(Data under study Opens)

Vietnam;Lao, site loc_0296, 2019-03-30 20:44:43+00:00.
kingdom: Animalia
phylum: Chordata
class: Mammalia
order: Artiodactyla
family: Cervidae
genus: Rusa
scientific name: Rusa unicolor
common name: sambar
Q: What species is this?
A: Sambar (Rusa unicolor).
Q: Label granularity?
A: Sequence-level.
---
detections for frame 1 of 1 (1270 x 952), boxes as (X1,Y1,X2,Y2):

(Data under study Closes)

Problem: Lines from the one containing "family: Cervidae" to the last line above, both included: copy these exactly and write nothing else.

Answer area:
family: Cervidae
genus: Rusa
scientific name: Rusa unicolor
common name: sambar
Q: What species is this?
A: Sambar (Rusa unicolor).
Q: Label granularity?
A: Sequence-level.
---
detections for frame 1 of 1 (1270 x 952), boxes as (X1,Y1,X2,Y2):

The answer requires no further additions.